Given records -

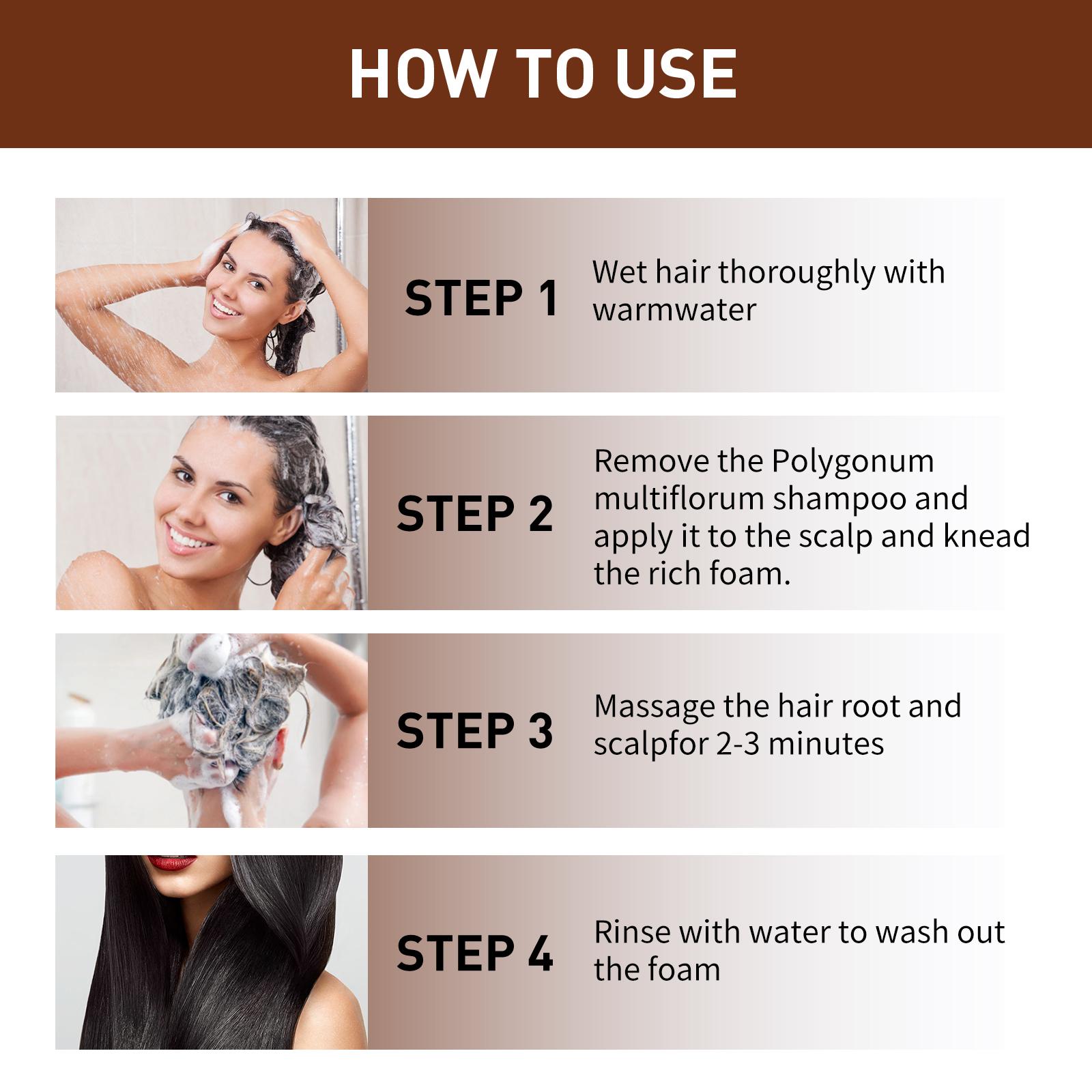 HOW TO USE

STEP 1

Wet hair thoroughly with warmwater

STEP 2

Remove the Polygonum multiflorum shampoo and apply it to the scalp and knead the rich foam.

STEP 3

Massage the hair root and scalpfor 2-3 minutes

STEP 4

Rinse with water to wash out the foam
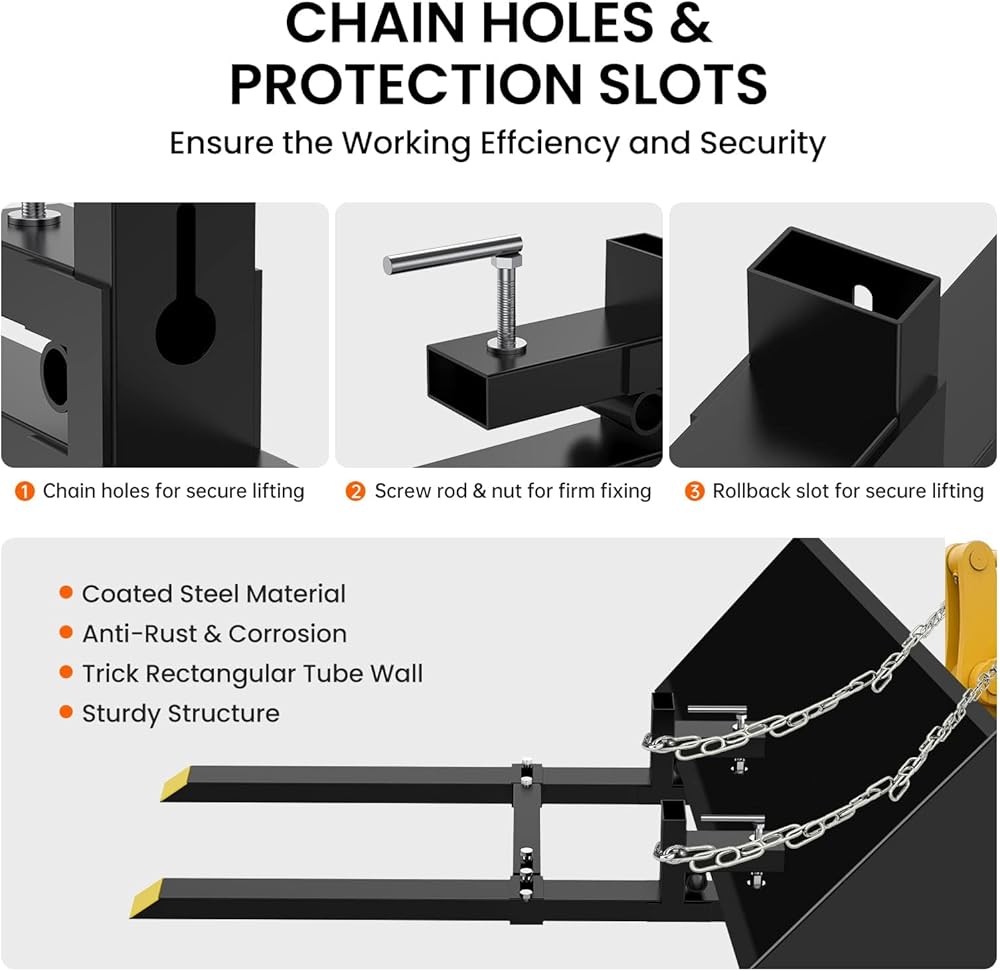 CHAIN HOLES & PROTECTION SLOTS

Ensure the Working Effciency and Security

1 Chain holes for secure lifting

2 Screw rod & nut for firm fixing

3 Rollback slot for secure lifting

Coated Steel Material
Anti-Rust & Corrosion
Trick Rectangular Tube Wall
Sturdy Structure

To do - Your task is to transcribe exactly the lines from the one containing "CHAIN HOLES & PROTECTION SLOTS" through the final line of the entries above, pictures excluded.

Output of the exercise -
 CHAIN HOLES & PROTECTION SLOTS

Ensure the Working Effciency and Security

1 Chain holes for secure lifting

2 Screw rod & nut for firm fixing

3 Rollback slot for secure lifting

Coated Steel Material
Anti-Rust & Corrosion
Trick Rectangular Tube Wall
Sturdy Structure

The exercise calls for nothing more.